Reproduce the rows word for word, starting at the line that contains "Can you tell which among" and continuing through the last of the rows, leaving out the pictures.

SUPPLIED DATA:
(begin)

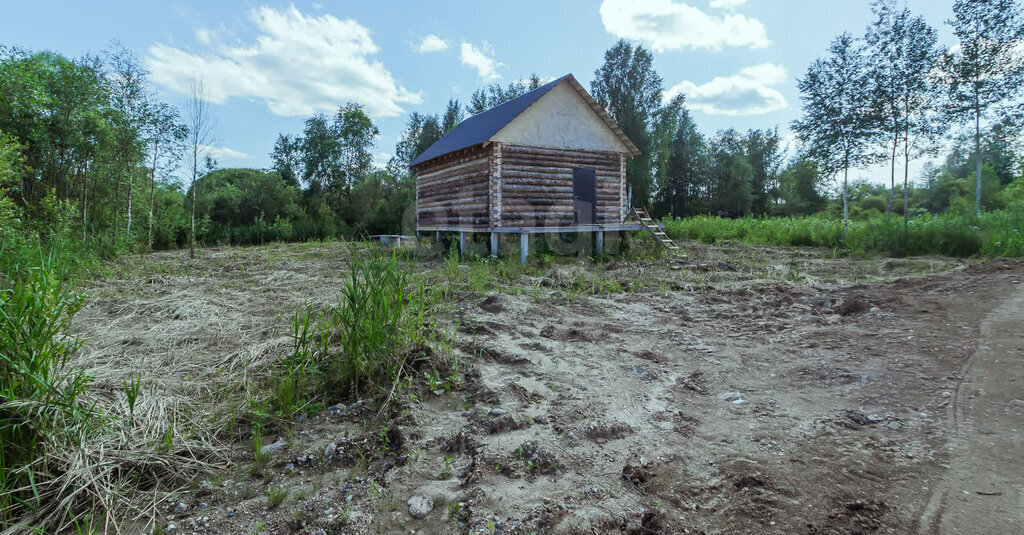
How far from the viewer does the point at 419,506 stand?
2.18m

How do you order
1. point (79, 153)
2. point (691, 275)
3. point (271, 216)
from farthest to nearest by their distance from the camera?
1. point (271, 216)
2. point (79, 153)
3. point (691, 275)

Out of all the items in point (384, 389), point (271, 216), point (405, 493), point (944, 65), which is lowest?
point (405, 493)

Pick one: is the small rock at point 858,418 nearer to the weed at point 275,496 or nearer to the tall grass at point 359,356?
the tall grass at point 359,356

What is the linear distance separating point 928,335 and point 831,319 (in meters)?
1.14

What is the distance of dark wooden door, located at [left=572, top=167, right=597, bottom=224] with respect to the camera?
13555 mm

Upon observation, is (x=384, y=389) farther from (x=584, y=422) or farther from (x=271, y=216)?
(x=271, y=216)

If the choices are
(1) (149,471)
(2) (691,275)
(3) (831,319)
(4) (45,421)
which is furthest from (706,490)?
(2) (691,275)

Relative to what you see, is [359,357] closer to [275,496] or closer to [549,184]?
[275,496]

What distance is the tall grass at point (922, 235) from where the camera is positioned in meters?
9.91

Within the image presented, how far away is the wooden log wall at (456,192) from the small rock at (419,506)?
411 inches

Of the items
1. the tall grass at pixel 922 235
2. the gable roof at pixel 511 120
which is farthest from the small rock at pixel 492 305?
the tall grass at pixel 922 235

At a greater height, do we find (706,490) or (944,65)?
(944,65)

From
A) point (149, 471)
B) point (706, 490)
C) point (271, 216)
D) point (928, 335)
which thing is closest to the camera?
point (706, 490)

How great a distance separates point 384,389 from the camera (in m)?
3.33
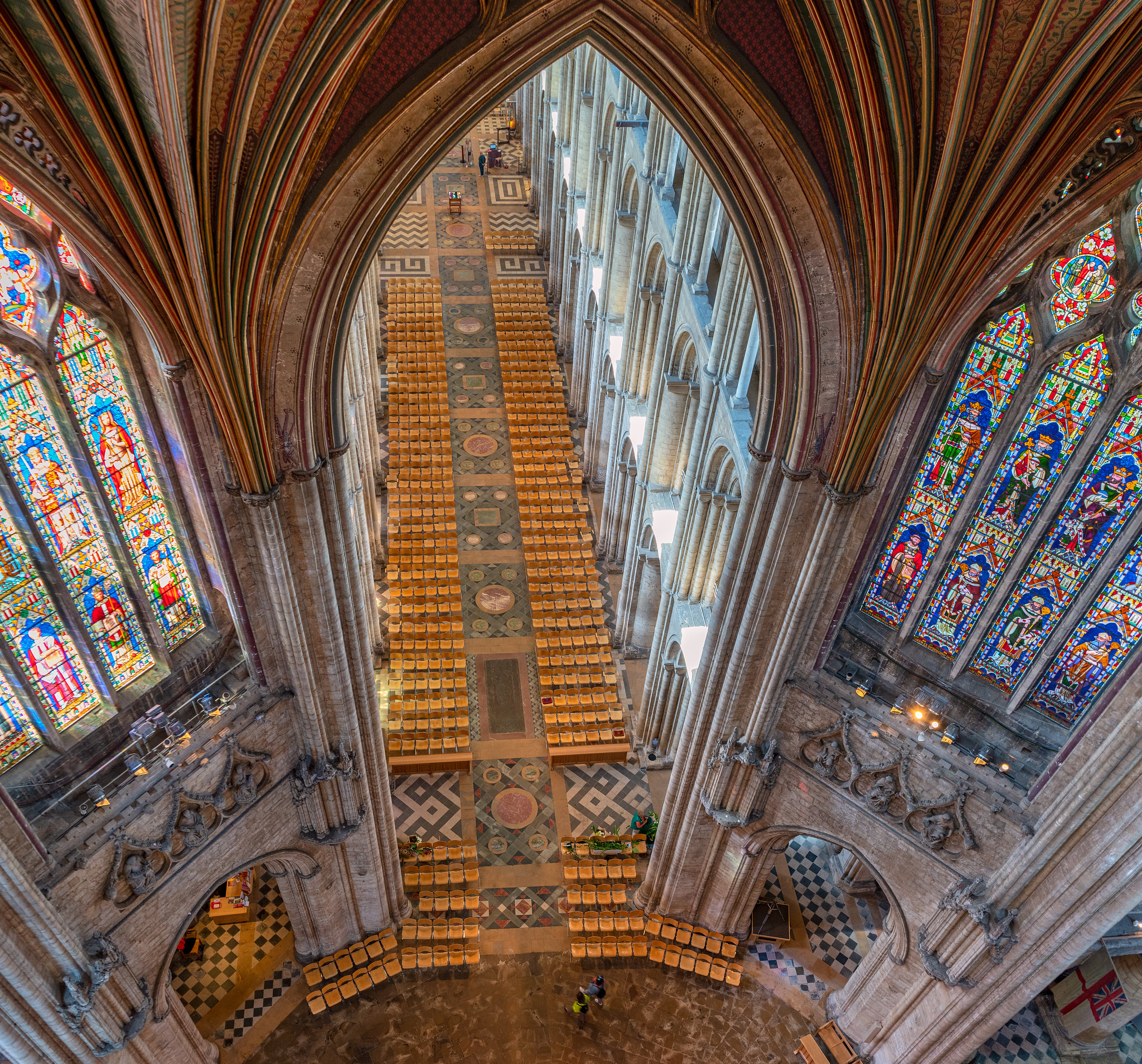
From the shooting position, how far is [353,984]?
21.2m

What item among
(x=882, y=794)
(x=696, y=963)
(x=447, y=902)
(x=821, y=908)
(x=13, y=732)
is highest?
(x=821, y=908)

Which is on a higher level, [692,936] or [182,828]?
[692,936]

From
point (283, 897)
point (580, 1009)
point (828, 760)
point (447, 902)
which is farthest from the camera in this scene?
point (447, 902)

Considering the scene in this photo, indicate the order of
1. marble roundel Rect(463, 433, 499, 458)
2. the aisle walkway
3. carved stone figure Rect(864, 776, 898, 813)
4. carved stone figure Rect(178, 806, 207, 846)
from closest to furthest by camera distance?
1. carved stone figure Rect(178, 806, 207, 846)
2. carved stone figure Rect(864, 776, 898, 813)
3. the aisle walkway
4. marble roundel Rect(463, 433, 499, 458)

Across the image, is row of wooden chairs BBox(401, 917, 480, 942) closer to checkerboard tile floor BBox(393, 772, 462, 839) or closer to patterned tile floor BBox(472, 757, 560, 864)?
patterned tile floor BBox(472, 757, 560, 864)

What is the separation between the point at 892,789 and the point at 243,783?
11071 millimetres

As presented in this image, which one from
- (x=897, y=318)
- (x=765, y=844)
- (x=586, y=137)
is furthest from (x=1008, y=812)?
(x=586, y=137)

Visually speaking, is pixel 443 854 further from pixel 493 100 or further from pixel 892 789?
pixel 493 100

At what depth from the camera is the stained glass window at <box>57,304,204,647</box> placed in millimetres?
12875

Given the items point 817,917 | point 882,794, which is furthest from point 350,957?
point 882,794

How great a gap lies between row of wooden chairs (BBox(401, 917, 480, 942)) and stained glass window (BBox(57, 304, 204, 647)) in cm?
978

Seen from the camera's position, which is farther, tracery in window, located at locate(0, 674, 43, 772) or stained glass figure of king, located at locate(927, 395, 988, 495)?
stained glass figure of king, located at locate(927, 395, 988, 495)

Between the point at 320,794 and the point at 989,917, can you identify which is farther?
the point at 320,794

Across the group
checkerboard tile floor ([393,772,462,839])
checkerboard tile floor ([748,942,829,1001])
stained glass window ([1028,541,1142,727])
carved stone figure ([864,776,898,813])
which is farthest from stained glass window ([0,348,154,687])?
checkerboard tile floor ([748,942,829,1001])
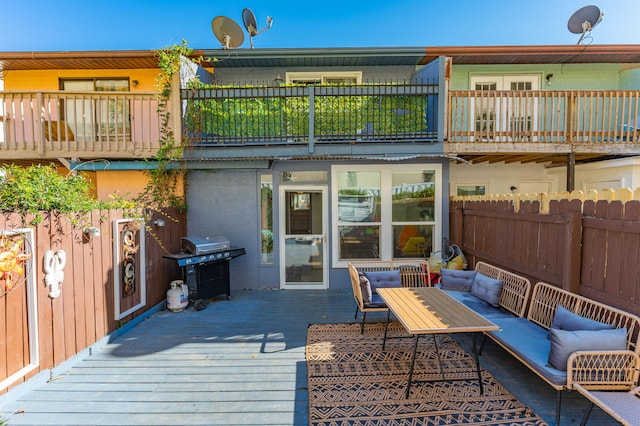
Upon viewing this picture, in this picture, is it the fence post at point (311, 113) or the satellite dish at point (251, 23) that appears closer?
the fence post at point (311, 113)

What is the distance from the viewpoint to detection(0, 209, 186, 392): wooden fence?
9.70 ft

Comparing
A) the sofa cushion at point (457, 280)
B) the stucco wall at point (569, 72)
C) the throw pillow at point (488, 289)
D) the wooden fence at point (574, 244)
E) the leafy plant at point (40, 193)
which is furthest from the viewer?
the stucco wall at point (569, 72)

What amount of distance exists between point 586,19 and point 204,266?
9.99 m

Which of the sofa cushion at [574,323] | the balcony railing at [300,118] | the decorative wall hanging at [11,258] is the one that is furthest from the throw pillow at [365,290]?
the decorative wall hanging at [11,258]

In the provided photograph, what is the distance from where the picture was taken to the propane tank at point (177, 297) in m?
5.61

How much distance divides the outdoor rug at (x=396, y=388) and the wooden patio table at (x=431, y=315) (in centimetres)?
14

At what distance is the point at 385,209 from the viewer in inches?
272

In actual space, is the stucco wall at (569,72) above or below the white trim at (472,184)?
above

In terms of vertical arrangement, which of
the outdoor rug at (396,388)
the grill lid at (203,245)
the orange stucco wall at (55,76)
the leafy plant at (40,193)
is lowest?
the outdoor rug at (396,388)

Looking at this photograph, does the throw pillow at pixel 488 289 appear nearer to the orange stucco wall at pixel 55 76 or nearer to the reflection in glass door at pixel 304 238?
the reflection in glass door at pixel 304 238

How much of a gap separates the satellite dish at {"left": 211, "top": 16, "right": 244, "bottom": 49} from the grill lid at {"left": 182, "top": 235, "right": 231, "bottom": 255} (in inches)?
176

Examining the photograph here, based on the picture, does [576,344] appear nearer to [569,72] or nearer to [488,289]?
[488,289]

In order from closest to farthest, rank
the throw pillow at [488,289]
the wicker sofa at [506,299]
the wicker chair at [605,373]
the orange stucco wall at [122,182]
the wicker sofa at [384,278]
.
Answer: the wicker chair at [605,373]
the wicker sofa at [506,299]
the throw pillow at [488,289]
the wicker sofa at [384,278]
the orange stucco wall at [122,182]

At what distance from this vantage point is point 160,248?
225 inches
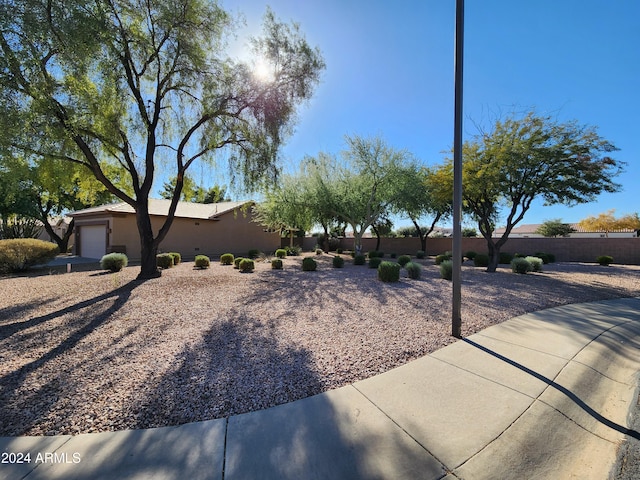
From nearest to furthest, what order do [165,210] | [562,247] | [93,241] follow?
[93,241], [165,210], [562,247]

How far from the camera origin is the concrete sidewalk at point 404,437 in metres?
2.00

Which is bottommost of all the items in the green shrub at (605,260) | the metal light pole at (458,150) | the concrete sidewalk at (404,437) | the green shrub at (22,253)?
the concrete sidewalk at (404,437)

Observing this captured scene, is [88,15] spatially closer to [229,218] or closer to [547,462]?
[547,462]

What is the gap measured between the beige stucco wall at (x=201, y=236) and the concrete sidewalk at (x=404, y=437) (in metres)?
14.2

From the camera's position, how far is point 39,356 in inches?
152

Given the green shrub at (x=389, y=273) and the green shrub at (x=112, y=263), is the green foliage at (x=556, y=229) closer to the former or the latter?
the green shrub at (x=389, y=273)

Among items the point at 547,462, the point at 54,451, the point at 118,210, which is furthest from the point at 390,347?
the point at 118,210

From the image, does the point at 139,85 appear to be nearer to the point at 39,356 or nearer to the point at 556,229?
the point at 39,356

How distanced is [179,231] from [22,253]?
9.02 metres

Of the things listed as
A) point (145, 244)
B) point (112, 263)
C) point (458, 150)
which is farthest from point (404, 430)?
point (112, 263)

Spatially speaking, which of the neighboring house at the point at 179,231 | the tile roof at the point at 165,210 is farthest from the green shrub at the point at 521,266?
the tile roof at the point at 165,210

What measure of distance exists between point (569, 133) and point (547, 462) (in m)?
13.4

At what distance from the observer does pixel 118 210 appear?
56.2 feet

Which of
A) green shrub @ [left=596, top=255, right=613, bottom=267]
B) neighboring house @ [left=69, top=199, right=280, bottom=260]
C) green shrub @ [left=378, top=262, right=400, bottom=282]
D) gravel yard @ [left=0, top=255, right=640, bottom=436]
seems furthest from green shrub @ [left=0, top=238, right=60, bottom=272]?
green shrub @ [left=596, top=255, right=613, bottom=267]
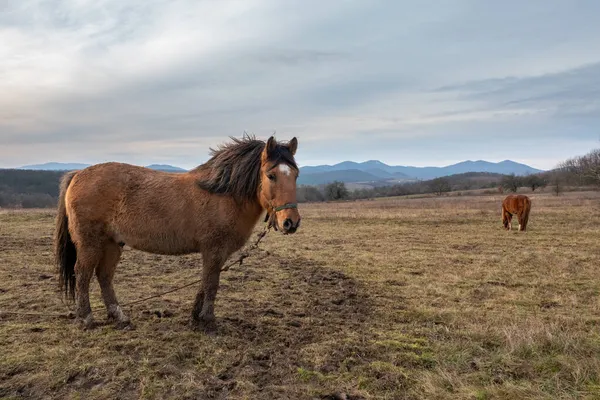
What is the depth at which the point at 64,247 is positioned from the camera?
211 inches

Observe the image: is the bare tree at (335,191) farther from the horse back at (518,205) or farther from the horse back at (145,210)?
the horse back at (145,210)

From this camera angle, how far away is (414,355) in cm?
412

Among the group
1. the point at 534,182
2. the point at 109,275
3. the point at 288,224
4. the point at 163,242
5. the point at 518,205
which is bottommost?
the point at 109,275

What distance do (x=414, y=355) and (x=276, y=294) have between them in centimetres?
334

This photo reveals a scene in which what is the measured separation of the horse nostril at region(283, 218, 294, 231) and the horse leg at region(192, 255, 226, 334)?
104 centimetres

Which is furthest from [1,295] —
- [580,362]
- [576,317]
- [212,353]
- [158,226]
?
[576,317]

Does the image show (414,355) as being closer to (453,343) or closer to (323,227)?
(453,343)

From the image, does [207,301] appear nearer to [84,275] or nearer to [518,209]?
[84,275]

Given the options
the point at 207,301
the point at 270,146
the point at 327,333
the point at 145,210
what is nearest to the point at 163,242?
the point at 145,210

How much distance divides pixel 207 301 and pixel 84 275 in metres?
1.72

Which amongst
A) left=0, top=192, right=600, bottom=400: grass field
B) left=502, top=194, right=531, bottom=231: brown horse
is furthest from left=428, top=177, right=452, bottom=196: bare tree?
left=0, top=192, right=600, bottom=400: grass field

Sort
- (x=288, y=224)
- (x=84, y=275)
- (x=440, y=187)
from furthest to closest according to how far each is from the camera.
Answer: (x=440, y=187) → (x=84, y=275) → (x=288, y=224)

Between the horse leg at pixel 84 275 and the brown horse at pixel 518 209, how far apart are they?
57.3 ft

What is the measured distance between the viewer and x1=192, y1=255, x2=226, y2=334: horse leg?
16.0ft
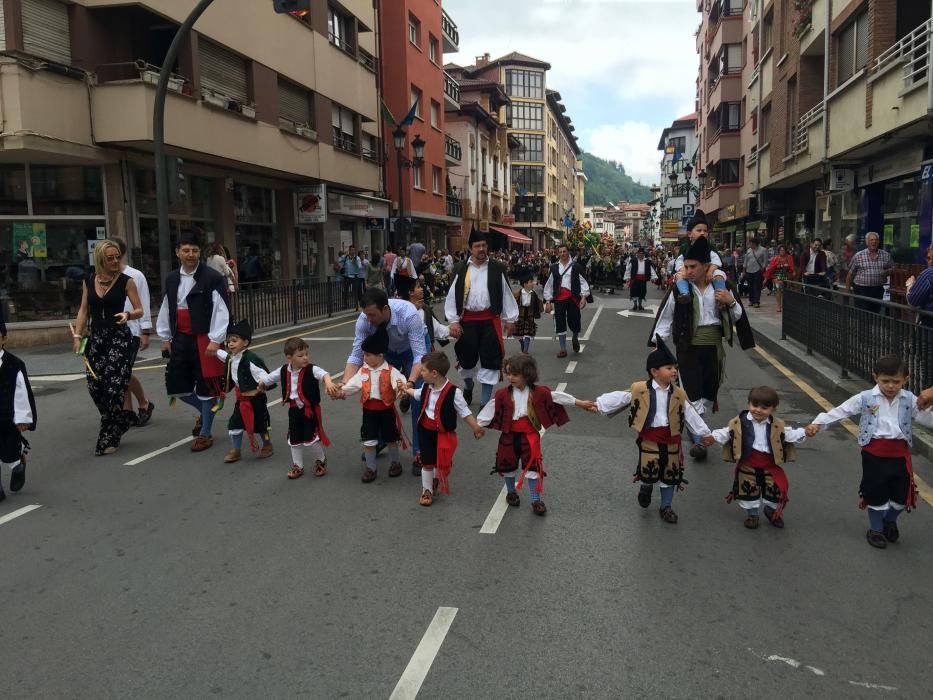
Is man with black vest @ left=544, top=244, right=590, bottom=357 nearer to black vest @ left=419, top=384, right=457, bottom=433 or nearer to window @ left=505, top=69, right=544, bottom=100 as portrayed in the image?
black vest @ left=419, top=384, right=457, bottom=433

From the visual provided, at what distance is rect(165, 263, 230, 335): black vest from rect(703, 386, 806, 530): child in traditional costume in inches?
174

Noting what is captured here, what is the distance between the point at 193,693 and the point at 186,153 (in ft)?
51.8

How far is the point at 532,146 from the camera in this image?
83.3 meters

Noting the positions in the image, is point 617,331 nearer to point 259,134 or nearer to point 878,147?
point 878,147

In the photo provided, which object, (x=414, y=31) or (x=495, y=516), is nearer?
(x=495, y=516)

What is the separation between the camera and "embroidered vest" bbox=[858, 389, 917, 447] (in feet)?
14.7

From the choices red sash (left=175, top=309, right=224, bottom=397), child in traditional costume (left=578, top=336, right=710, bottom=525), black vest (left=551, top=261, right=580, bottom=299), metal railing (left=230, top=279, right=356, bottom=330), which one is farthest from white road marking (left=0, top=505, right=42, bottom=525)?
metal railing (left=230, top=279, right=356, bottom=330)

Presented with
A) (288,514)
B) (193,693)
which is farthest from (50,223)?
(193,693)

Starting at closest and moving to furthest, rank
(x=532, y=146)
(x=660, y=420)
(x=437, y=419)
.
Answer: (x=660, y=420) → (x=437, y=419) → (x=532, y=146)

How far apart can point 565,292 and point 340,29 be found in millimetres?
17969

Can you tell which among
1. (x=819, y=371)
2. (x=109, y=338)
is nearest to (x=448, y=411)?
(x=109, y=338)

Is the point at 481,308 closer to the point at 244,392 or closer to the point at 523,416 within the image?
the point at 244,392

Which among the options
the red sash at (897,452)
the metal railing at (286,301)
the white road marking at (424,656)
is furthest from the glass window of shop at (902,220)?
the white road marking at (424,656)

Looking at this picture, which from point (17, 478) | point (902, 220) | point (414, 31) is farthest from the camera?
point (414, 31)
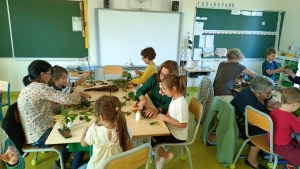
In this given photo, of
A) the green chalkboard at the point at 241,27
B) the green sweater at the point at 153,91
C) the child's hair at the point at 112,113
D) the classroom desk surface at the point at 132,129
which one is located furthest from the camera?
the green chalkboard at the point at 241,27

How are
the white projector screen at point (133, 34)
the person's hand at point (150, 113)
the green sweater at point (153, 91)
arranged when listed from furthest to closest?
the white projector screen at point (133, 34)
the green sweater at point (153, 91)
the person's hand at point (150, 113)

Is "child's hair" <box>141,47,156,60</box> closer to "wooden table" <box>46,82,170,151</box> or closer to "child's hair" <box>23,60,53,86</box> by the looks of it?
"wooden table" <box>46,82,170,151</box>

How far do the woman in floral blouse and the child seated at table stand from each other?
1973 mm

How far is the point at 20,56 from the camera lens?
4.72 metres

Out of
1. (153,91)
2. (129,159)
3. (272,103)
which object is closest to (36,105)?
(129,159)

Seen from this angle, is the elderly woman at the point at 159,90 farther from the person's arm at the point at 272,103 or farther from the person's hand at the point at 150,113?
the person's arm at the point at 272,103

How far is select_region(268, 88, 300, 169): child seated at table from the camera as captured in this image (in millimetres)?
1991

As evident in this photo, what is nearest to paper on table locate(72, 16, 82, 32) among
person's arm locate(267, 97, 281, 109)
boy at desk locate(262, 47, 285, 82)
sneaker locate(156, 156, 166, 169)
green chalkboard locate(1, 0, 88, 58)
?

(end)

RESULT OF THIS EXERCISE:
Can you tell which among
1. (x=819, y=371)
2. (x=109, y=338)
is nearest to (x=448, y=411)?
(x=109, y=338)

Is the point at 481,308 closer to the point at 244,392 or closer to the point at 523,416 within the image?
the point at 244,392

Which among the options
the red sash at (897,452)
the metal railing at (286,301)
the white road marking at (424,656)
is furthest from the glass window of shop at (902,220)?
the white road marking at (424,656)

Looking at this picture, which from point (17, 478) | point (902, 220) | point (414, 31) is farthest from the camera?
point (414, 31)
In this given photo, of
A) the green chalkboard at the point at 241,27
B) the green sweater at the point at 153,91
C) the child's hair at the point at 112,113
D) the classroom desk surface at the point at 132,129
which one is located furthest from the camera?
the green chalkboard at the point at 241,27

How are
the white projector screen at point (133, 34)
the person's hand at point (150, 113)
the green sweater at point (153, 91)
arranged when listed from furthest to closest?
the white projector screen at point (133, 34)
the green sweater at point (153, 91)
the person's hand at point (150, 113)

Is "child's hair" <box>141,47,156,60</box> closer to "wooden table" <box>46,82,170,151</box> or closer to "child's hair" <box>23,60,53,86</box> by the looks of it?
"wooden table" <box>46,82,170,151</box>

How far do the woman in floral blouse and the child seated at table stand from each other?
1973 mm

How far is the point at 20,56 from the camera lens?
4.72 metres

Out of
1. (153,91)
2. (129,159)
3. (272,103)
which object is closest to (36,105)?
(129,159)

Seen from this angle, is the elderly woman at the point at 159,90 farther from the person's arm at the point at 272,103 or farther from the person's hand at the point at 150,113?
the person's arm at the point at 272,103

How far is select_region(268, 88, 300, 169): child seated at table from the camera as captured in this image (in millimetres)?
1991

As evident in this photo, what is nearest to paper on table locate(72, 16, 82, 32) among
person's arm locate(267, 97, 281, 109)
boy at desk locate(262, 47, 285, 82)
sneaker locate(156, 156, 166, 169)
green chalkboard locate(1, 0, 88, 58)
?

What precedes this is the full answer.